Headline.co.id, Bangunan ~ Satuan Tugas Percepatan Rehabilitasi dan Rekonstruksi (Satgas PRR) Pascabencana Wilayah Sumatera mengerahkan praja dari Institut Pemerintahan Dalam Negeri (IPDN) untuk membersihkan lumpur di Istana Benua Raja, Aceh Tamiang, Aceh. Banjir yang terjadi pada November 2025 menyebabkan lumpur mengeras di situs bersejarah tersebut. Kegiatan ini merupakan bagian dari upaya pemulihan pascabencana di wilayah tersebut.
Menurut keterangan dari Satgas PRR pada Senin (6/4/2026), seorang praja IPDN bernama I Gusti Ngurah Erlang AW menyatakan kebanggaannya atas kepercayaan yang diberikan untuk membersihkan lumpur di lokasi bersejarah ini. “Kami merasa diberi tugas melaksanakan misi kemanusiaan. Kami sangat merasa senang dan bangga, apalagi kebanyakan dari kami ini merupakan kesempatan pertama untuk melaksanakan tugas di (daerah bencana) Aceh,” ungkap Erlang.

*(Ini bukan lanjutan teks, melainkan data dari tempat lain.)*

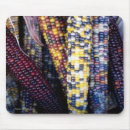 Search for corne mousepads Fall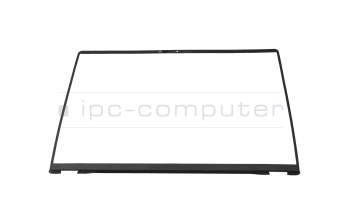 Display-Bezel / LCD-Front 40.6cm (16 inch) black original suitable for Asus GU603ZM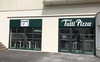 Tutti Pizza Clisson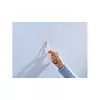 Kārba TESA Adhesive Nail Photo 9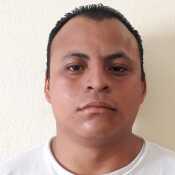 chivas201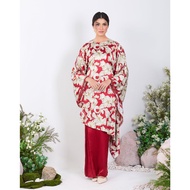 ARIANI RTW Jamia Baju Kurung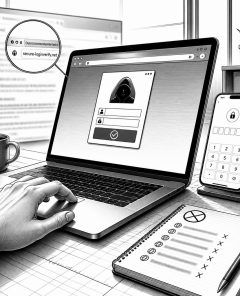 ai-phishing-google-ads-impersonation-tokens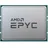 AMD EPYC 4564P 4,50 GHz Box 100-100001476WOF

Istana Benua Raja merupakan peninggalan Kerajaan Benua Tunu, salah satu kerajaan Islam tertua di Aceh, yang terletak di Desa Benua Raja, Kecamatan Rantau, Kabupaten Aceh Tamiang. Para praja menggunakan sekop dan kereta dorong untuk mengeruk lumpur di setiap sudut lorong bangunan bersejarah tersebut. Meskipun bekerja di bawah terik matahari, para praja dari Angkatan 36 ini tetap antusias menjalankan tugas yang merupakan bagian dari Praktik Kerja Lapangan (PKL) gelombang ketiga di Aceh Tamiang.
Sebanyak 731 praja IPDN dikirim oleh Kementerian Dalam Negeri untuk membersihkan 42 titik lokasi yang masih dipenuhi lumpur tebal, sebagian besar berada di pemukiman warga. Erlang adalah salah satu praja dari kontingen Bali yang terlibat dalam misi ini. Menteri Dalam Negeri sekaligus Ketua Satgas PRR Pascabencana Sumatera, Tito Karnavian, meminta para praja untuk bekerja keras membersihkan lumpur yang memenuhi lingkungan pemukiman warga di Aceh Tamiang.

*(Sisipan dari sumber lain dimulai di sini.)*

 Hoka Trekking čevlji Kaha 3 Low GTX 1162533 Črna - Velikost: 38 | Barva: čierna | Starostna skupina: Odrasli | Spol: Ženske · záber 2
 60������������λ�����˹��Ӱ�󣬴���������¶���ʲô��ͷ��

Pernyataan tersebut disampaikan Tito saat memimpin apel pembukaan PKL gelombang ketiga Praja Pratama IPDN di Istana Benua Raja, Kabupaten Aceh Tamiang, pada Sabtu (4/4/2026). Tito menegaskan bahwa 731 praja IPDN pada gelombang ketiga ini difokuskan untuk membersihkan lumpur di rumah warga, drainase, serta jalan desa sebagai bagian dari upaya percepatan pemulihan lingkungan pascabencana.